When she took the prescription to Walgreens, an employee assumed that Ms. Carter altered the prescription and called her doctor’s office to verify the prescription. The on-call physician, a different person than the prescribing doctor, was not aware of the change and did not verify if his partner had done so.

When Ms. Carter returned to Walgreens, she was arrested on the spot.

She filed two claims: one against the prescribing physician for altering the prescription rather than writing a new one; the other against the medical practice for failing to verify the change.

The Court of Appeals dismissed the claim against her doctor, finding that the claim called into question his professional judgment in altering the quantity of pills prescribed, and that Ms. Carter did not attach an expert affidavit to her complaint as required in Georgia for a medical malpractice case.  The Court reiterated that “[the] resolution of whether an act or omission sounds in simple negligence or medical malpractice depends on whether the conduct…involved a medical judgment.”  Her claim against the practice, on the other hand, did not suffer the same fate.
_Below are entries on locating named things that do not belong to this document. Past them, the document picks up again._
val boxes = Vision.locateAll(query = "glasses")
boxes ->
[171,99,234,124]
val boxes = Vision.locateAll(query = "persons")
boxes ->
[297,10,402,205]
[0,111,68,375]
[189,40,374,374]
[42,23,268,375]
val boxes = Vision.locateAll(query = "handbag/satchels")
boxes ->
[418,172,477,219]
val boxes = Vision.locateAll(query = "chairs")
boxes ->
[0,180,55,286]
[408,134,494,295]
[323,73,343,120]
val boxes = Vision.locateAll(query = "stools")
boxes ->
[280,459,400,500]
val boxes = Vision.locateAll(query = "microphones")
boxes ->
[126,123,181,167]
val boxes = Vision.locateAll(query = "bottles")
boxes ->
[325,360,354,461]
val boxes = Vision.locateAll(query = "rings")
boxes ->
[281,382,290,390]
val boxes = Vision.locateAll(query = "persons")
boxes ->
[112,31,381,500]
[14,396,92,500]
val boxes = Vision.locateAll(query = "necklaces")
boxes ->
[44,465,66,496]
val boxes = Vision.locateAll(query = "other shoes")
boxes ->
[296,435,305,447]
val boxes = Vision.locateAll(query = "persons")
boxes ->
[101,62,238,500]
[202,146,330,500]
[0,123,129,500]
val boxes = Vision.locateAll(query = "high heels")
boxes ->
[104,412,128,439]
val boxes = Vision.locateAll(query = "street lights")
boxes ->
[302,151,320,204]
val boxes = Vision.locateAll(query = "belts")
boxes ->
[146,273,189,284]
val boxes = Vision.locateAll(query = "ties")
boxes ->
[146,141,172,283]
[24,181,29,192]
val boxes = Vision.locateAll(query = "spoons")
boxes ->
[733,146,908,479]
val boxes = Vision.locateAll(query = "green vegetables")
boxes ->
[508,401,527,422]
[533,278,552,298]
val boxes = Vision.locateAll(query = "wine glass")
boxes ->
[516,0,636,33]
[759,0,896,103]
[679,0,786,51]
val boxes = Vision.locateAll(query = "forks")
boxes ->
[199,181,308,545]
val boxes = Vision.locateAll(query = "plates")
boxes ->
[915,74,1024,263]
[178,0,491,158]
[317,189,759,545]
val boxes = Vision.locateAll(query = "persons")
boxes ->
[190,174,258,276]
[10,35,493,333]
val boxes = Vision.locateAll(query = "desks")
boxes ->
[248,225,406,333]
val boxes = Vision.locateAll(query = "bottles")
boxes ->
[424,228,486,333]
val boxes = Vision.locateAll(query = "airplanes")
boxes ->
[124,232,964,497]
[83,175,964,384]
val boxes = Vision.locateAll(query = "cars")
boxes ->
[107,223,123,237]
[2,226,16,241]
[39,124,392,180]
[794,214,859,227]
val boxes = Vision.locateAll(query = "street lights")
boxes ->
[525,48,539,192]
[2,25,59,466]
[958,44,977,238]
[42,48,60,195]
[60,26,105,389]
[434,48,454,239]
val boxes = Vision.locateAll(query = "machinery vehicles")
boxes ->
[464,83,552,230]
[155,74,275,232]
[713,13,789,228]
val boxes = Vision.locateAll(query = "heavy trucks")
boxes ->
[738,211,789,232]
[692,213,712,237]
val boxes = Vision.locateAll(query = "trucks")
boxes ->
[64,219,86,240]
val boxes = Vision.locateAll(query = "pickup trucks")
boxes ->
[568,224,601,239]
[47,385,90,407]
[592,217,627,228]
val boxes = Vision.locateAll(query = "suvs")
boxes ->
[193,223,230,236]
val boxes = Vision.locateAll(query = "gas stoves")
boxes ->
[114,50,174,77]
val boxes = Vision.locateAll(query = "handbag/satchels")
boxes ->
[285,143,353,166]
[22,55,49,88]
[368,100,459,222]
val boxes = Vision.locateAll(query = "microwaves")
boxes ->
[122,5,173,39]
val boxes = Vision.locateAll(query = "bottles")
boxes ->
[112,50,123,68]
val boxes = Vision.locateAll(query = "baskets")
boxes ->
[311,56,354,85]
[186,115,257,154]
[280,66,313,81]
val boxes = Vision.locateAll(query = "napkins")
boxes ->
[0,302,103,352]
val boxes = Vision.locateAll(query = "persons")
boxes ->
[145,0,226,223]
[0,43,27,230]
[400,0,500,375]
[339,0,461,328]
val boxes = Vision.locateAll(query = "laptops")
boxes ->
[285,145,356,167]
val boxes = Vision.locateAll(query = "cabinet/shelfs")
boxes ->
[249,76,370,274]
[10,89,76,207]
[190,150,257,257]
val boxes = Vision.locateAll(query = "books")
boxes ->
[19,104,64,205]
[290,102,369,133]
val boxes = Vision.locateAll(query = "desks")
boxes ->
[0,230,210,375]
The Court found that failing to make an effort to verify the prescription, or having a procedure in place to do so, did not involve professional skill or judgment.  Thus her claim against the practice was permitted to go forward.

There have been a number of cases involving the distinction between ordinary negligence and medical malpractice recently.  While hospitals and many large medical groups have in-house counsel to help guide and counsel practice procedures in order to avoid these types of cases from ever arising, most of the smaller medical practices do not have that luxury. It would be wise to pay attention to these types of decisions as they come out as they tend to be very fact-intensive, and can help prevent avoidable claims against the practice.

*The case is Carter v. Cornwell, 2016 Ga. App. LEXIS 528 (Sept. 21, 2016).